Concentratie of regionale samenwerking, that’s the question in de oncologische zorg in Nederland. Voorop gesteld: die zorg is goed. Maar, zo werd in een onlangs verschenen rapport van de Signaleringscommissie Kanker bevestigd, er zijn nog steeds relevante verschillen in de kwaliteit van zorg tussen ziekenhuizen.
Voor patiënten een onverteerbare situatie: het zou niet moeten uitmaken of je je als darmkankerpatiënt laat behandelen in het ziekenhuis van Helmond, Hengelo of Heerlen.

## Beschikbare gegevens:
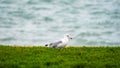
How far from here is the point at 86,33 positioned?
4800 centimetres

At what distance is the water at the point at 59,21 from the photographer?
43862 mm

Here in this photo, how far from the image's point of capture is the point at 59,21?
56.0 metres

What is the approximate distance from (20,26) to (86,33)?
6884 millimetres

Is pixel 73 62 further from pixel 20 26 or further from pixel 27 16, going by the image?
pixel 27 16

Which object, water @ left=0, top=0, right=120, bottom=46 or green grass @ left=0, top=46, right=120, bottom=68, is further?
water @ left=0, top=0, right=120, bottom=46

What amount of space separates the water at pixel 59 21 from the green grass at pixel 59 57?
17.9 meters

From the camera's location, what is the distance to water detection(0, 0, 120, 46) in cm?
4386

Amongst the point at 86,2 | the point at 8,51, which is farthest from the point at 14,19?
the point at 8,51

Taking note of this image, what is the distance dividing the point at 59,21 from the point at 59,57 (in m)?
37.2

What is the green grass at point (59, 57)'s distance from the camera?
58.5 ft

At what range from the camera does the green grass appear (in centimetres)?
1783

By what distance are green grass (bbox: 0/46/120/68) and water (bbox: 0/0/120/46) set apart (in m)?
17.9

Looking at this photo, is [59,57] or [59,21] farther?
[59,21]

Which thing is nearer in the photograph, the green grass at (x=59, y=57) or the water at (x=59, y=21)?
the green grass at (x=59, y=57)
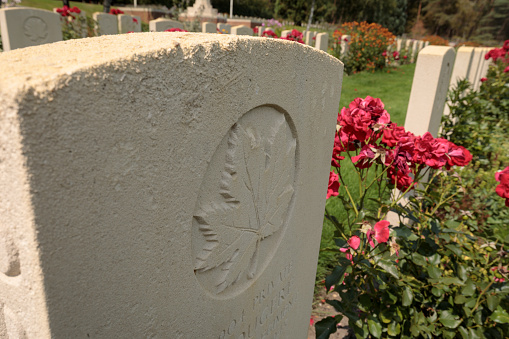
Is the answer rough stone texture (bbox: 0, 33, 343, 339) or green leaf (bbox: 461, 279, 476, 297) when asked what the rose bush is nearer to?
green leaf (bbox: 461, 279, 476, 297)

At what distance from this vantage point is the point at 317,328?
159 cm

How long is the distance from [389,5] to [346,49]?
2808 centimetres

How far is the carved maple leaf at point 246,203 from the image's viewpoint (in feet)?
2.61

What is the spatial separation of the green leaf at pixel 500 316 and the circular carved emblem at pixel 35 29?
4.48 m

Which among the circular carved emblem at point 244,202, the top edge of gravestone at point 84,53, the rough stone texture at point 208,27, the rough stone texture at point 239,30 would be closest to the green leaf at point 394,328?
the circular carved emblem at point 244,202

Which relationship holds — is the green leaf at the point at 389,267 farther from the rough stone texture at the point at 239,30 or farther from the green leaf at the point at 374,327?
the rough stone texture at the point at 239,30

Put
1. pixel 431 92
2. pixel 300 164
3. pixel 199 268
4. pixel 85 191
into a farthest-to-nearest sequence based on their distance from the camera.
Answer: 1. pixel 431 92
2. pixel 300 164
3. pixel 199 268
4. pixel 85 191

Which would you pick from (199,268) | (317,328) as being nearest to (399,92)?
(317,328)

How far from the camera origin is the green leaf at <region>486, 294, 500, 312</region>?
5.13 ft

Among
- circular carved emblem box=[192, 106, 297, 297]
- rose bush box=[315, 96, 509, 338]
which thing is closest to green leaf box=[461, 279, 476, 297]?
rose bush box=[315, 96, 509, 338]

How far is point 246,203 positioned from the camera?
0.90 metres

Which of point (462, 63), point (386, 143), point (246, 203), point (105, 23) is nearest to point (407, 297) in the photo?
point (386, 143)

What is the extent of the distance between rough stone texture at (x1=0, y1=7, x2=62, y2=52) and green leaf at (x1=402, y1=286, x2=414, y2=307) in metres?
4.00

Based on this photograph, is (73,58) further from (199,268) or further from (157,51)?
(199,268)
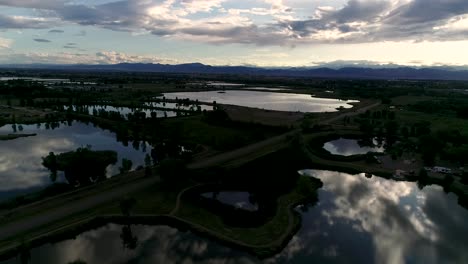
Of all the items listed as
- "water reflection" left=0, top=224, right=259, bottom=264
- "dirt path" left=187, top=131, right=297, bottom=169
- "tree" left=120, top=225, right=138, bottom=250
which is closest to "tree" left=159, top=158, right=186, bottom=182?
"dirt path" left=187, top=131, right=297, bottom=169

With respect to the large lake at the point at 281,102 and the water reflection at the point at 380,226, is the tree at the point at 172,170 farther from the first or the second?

## Wat te doen:
1. Welke commissie bevestigde volgens de tekst over oncologische zorg in een rapport dat er nog verschillen in kwaliteit van zorg tussen ziekenhuizen zijn?
2. Geef het stuk van de tekst over oncologische zorg van "Voor patiënten een" tot en met "Hengelo of Heerlen." woordelijk weer.
3. Schrijf de tekst over oncologische zorg in Nederland verder, aansluitend op de laatste zin.

## Antwoorden:
1. De Signaleringscommissie Kanker.

2.
Voor patiënten een onverteerbare situatie: het zou niet moeten uitmaken of je je als darmkankerpatiënt laat behandelen in het ziekenhuis van Helmond, Hengelo of Heerlen.

3.
Kwaliteitsnormen
Om hier verandering in te brengen adviseerde de Signaleringscommissie vier jaar geleden al om in te zetten op een mix van maatregelen. Ten eerste pleit de commissie voor concentratie van zorg voor tumoren die weinig voorkomen en/of waarvan de behandeling complex is. Voor de chirurgische behandeling van een aantal tumorsoorten is hier door de beroepsgroep voortvarend werk van gemaakt, zoals voor alvleesklier-, slokdarm- en maagkanker. Voor verschillende andere tumorsoorten is nog een flinke weg te gaan. Bij deze weg hoort ook het ontwikkelen van kwaliteitsnormen, het opzetten van een goede en betrouwbare registratie en transparantie over de kwaliteit van de zorg. Omdat de patiënt er recht op heeft om te weten wat hij kan verwachten in welk ziekenhuis. Deze informatie kunnen patiënten helpen bij het maken van een keuze van een zorgverlener. Tevens gaat van deze publieke transparantie een verder kwaliteitsverbeterend effect uit, zoals de ervaringen in Zweden leren. Inzicht in kwaliteit van zorg stelt bovendien behandelaars in staat van elkaar te leren; een arts die ziet dat de behandeling van een zelfde aandoening in het aanpalende ziekenhuis betere resultaten oplevert, kan met die kennis zijn voordeel doen.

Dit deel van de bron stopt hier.